▽

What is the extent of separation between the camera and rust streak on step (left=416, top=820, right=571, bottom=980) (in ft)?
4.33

△
▽

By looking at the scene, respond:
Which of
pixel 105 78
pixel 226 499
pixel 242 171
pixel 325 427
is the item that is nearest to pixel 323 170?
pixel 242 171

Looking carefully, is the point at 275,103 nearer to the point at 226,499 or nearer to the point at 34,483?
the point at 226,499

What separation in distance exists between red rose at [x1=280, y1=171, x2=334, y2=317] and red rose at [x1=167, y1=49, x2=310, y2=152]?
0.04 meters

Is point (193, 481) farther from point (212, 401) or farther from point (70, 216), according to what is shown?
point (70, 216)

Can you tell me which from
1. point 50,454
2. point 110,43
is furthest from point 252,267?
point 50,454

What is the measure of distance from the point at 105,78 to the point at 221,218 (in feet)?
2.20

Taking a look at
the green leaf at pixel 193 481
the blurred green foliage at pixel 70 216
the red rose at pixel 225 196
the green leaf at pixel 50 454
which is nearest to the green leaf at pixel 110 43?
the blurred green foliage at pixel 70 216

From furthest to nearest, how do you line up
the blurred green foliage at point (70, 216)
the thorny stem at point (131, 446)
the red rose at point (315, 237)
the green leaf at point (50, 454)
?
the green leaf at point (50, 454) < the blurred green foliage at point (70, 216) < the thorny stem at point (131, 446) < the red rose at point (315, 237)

△
▽

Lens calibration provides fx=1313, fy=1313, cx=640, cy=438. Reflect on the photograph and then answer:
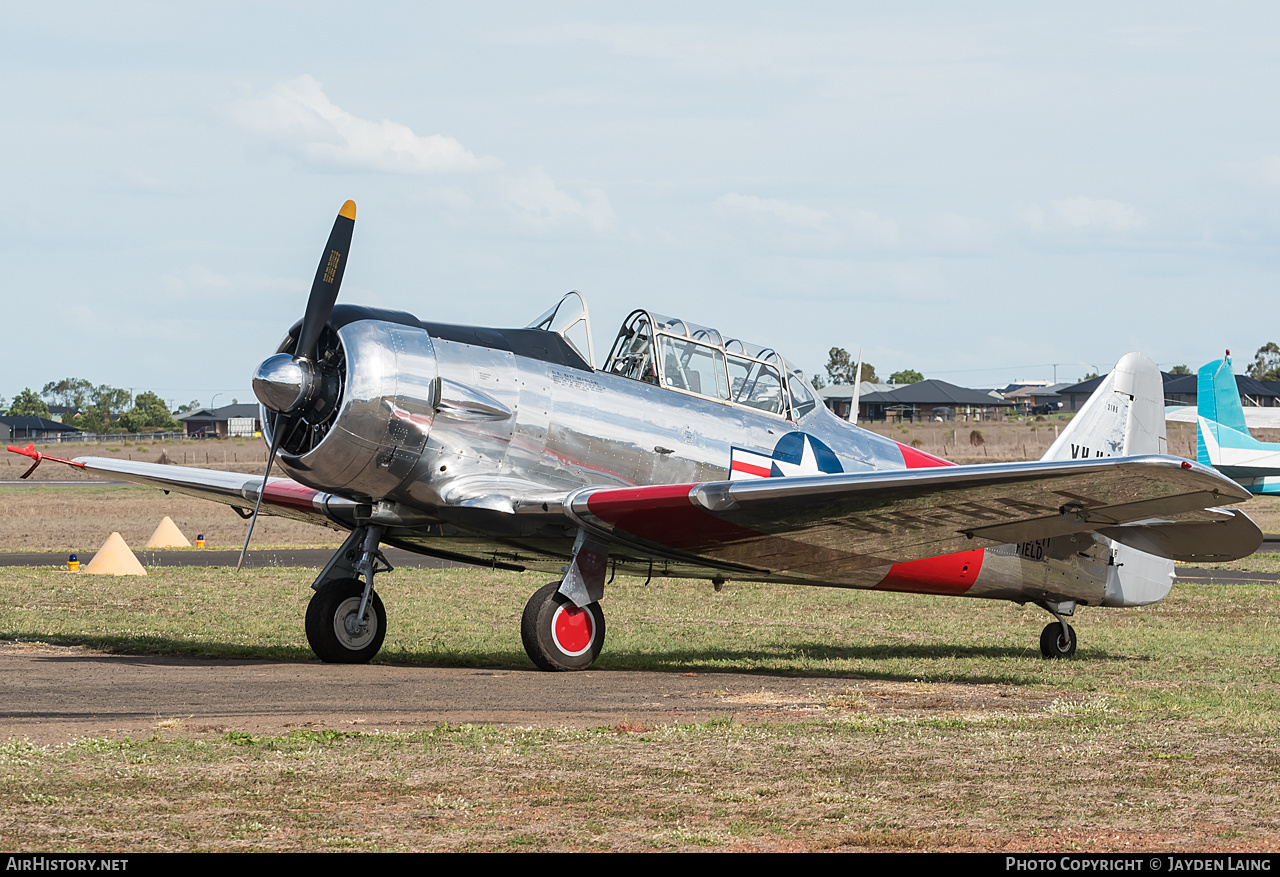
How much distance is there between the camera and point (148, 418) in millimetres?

△

- _The exercise_
Reproduce the data from the line containing "Lens calibration provides" through the line containing "How much distance", including both of those lines, and omit any pictures from your reproduction.

- _Expected answer_
Lens calibration provides fx=1313, fy=1313, cx=640, cy=438. Reflect on the photograph and then answer:
How much distance is there between the camera and point (148, 418) in millimetres?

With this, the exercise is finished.